(The problem)
Quote precisely the final stretch of the listing: start at the line containing "How much physical space is" and stop after the last line.
[start]
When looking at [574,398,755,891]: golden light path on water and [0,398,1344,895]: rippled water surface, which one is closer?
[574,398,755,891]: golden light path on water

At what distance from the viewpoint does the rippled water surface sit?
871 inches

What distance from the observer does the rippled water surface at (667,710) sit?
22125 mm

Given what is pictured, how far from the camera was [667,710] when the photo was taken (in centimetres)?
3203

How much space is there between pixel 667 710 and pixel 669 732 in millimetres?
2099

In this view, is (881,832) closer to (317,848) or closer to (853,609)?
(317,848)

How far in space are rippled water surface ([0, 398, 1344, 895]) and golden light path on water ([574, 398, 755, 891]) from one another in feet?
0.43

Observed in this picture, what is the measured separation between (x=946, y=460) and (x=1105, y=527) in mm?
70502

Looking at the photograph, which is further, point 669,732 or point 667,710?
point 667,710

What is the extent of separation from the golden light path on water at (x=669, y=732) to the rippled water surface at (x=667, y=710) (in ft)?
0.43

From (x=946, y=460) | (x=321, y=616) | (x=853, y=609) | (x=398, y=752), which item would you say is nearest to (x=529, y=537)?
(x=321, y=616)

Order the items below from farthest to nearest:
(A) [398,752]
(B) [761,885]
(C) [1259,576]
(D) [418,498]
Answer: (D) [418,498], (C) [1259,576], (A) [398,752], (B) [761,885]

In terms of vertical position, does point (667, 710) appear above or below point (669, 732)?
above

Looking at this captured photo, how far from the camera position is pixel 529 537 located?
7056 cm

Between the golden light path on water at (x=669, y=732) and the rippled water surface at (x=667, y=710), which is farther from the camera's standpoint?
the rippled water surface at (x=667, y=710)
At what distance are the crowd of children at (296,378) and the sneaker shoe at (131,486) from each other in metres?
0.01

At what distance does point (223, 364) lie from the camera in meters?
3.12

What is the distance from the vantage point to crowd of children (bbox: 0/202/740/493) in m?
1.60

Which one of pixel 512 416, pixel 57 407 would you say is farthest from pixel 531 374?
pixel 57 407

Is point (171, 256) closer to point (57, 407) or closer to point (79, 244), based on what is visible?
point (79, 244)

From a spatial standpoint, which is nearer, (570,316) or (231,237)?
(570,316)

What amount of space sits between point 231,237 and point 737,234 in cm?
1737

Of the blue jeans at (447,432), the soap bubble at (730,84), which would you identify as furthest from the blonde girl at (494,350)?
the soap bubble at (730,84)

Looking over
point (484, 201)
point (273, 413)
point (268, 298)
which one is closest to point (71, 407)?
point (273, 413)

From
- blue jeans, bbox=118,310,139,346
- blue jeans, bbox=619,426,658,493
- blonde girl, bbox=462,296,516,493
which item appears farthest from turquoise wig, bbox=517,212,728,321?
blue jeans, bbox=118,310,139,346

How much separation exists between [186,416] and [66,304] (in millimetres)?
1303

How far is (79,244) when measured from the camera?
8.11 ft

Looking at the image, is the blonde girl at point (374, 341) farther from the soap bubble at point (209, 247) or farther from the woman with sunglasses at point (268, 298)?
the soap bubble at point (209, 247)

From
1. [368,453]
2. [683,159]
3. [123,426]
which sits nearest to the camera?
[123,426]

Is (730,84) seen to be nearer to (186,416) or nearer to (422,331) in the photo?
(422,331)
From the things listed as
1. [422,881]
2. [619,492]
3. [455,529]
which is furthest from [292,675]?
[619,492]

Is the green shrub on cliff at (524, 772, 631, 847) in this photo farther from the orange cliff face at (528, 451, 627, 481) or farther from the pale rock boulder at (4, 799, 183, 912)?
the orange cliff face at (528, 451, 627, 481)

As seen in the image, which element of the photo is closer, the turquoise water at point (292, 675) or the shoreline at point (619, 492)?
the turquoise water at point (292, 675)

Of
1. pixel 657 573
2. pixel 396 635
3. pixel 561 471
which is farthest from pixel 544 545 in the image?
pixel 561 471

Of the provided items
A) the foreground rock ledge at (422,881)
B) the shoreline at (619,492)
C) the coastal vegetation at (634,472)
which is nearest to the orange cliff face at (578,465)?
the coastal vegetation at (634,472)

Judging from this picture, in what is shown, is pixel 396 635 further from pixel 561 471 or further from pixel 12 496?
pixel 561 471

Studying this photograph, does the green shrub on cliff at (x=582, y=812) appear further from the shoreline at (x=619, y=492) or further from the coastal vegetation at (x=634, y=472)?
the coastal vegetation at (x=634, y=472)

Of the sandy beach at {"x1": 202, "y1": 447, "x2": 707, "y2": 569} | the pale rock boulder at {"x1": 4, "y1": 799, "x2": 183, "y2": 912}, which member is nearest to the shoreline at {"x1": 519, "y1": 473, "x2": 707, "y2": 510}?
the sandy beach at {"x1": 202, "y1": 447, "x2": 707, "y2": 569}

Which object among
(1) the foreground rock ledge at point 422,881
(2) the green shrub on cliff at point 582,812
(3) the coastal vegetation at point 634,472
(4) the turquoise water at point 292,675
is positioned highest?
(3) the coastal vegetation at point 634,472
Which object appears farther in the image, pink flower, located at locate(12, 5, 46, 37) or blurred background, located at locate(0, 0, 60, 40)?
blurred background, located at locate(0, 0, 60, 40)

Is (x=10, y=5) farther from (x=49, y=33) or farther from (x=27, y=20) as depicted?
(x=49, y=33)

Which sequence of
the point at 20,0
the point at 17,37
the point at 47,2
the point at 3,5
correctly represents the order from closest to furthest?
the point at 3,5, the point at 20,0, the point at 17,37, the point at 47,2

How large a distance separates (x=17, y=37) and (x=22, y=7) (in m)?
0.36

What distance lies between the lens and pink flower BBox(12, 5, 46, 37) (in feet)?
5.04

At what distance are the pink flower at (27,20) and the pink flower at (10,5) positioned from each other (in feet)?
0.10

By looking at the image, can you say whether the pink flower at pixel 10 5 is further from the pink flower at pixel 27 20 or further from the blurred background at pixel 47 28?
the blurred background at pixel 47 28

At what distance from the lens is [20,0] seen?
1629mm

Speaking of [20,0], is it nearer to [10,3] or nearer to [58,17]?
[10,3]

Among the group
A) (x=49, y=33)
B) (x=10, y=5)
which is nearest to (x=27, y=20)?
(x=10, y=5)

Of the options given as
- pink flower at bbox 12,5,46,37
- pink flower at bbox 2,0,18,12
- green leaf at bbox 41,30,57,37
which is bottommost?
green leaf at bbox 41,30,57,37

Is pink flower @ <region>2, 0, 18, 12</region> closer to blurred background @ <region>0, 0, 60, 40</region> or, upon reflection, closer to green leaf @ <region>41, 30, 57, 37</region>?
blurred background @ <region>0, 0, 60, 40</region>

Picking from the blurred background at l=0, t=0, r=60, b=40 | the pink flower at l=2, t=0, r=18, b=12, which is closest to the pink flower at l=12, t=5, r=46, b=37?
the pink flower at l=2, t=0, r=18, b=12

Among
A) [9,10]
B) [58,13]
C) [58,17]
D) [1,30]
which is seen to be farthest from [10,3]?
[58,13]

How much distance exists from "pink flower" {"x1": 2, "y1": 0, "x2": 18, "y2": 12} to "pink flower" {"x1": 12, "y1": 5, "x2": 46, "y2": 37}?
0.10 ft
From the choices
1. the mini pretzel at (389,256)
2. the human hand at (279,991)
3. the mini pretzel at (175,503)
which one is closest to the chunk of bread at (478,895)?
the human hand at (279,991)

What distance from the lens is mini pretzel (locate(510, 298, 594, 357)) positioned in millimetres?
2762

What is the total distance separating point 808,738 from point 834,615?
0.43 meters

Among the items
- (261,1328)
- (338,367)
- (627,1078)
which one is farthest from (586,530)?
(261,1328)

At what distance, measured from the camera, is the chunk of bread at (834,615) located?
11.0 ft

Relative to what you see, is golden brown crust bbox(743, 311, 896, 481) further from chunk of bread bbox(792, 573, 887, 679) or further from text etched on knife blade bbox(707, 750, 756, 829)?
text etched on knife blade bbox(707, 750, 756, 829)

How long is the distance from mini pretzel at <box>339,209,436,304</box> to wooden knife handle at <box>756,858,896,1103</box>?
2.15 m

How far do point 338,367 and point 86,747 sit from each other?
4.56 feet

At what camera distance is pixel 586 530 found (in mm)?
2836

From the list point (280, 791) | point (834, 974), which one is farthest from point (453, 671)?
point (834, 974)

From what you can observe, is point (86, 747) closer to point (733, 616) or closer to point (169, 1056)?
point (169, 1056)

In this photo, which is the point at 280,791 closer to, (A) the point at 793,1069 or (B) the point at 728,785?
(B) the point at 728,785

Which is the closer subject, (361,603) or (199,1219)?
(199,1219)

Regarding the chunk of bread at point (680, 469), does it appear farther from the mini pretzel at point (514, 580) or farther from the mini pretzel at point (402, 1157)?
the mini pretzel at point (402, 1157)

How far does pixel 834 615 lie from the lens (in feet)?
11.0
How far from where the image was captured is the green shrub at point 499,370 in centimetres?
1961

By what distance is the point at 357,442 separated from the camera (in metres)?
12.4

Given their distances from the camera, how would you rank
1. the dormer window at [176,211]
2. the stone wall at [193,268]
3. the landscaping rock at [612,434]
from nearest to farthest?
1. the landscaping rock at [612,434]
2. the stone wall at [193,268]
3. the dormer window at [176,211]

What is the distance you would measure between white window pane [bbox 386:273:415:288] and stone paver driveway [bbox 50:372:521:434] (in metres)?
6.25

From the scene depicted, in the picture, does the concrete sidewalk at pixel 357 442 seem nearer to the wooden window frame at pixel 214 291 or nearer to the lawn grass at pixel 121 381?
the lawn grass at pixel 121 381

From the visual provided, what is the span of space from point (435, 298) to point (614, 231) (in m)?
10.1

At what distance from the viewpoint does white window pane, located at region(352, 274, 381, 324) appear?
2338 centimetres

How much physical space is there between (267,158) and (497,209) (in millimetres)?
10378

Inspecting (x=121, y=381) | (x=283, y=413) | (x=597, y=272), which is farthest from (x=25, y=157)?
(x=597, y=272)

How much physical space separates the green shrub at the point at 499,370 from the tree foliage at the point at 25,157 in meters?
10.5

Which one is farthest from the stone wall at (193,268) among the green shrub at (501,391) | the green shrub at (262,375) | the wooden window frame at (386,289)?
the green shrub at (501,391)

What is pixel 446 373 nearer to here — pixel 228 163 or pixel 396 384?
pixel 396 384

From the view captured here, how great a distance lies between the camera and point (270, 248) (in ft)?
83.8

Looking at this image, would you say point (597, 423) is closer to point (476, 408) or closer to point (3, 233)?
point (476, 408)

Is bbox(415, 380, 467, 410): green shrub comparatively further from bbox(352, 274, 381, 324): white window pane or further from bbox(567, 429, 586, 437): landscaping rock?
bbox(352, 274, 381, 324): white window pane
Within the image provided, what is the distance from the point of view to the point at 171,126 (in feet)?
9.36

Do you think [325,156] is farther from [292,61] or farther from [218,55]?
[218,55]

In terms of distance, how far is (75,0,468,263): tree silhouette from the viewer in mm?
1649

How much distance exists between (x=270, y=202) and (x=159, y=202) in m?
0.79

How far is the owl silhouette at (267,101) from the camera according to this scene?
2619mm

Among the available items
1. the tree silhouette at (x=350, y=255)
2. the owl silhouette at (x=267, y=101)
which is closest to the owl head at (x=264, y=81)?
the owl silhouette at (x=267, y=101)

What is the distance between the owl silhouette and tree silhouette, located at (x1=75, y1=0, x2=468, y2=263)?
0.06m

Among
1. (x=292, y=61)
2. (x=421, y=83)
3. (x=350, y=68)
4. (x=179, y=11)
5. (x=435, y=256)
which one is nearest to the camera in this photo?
[end]
(Correct answer)
How much physical space is there between (267,158) and (497,209) (in millimetres)?
10378

Inspecting (x=121, y=381) | (x=283, y=413) | (x=597, y=272), which is farthest from (x=25, y=157)?
(x=597, y=272)

How much physical space separates the green shrub at the point at 499,370 from the tree foliage at the point at 25,157 in meters?
10.5

Which one is farthest from the stone wall at (193,268) among the green shrub at (501,391) | the green shrub at (262,375) | the wooden window frame at (386,289)?
the green shrub at (501,391)

What is pixel 446 373 nearer to here — pixel 228 163 or pixel 396 384?
pixel 396 384

From the view captured here, how great a distance lies between the camera and point (270, 248) (in ft)?
83.8

Looking at this image, would you say point (597, 423) is closer to point (476, 408) or closer to point (3, 233)?
point (476, 408)

Is bbox(415, 380, 467, 410): green shrub comparatively further from bbox(352, 274, 381, 324): white window pane or further from bbox(567, 429, 586, 437): landscaping rock?
bbox(352, 274, 381, 324): white window pane
Within the image provided, what is the distance from the point of view to the point at 171,126 (in feet)?
9.36

Do you think [325,156] is farther from [292,61] or farther from [218,55]?
[218,55]

In terms of distance, how far is (75,0,468,263): tree silhouette from the viewer in mm?
1649

How much distance exists between (x=270, y=202) and (x=159, y=202) in m?
0.79

How far is the owl silhouette at (267,101) from the camera according to this scene?
2619mm

Among the available items
1. the tree silhouette at (x=350, y=255)
2. the owl silhouette at (x=267, y=101)
which is closest to the owl head at (x=264, y=81)?
the owl silhouette at (x=267, y=101)

What is the distance between the owl silhouette and tree silhouette, located at (x1=75, y1=0, x2=468, y2=263)?
0.06m

Among
1. (x=292, y=61)
2. (x=421, y=83)
3. (x=350, y=68)
4. (x=179, y=11)
5. (x=435, y=256)
which one is nearest to the camera in this photo?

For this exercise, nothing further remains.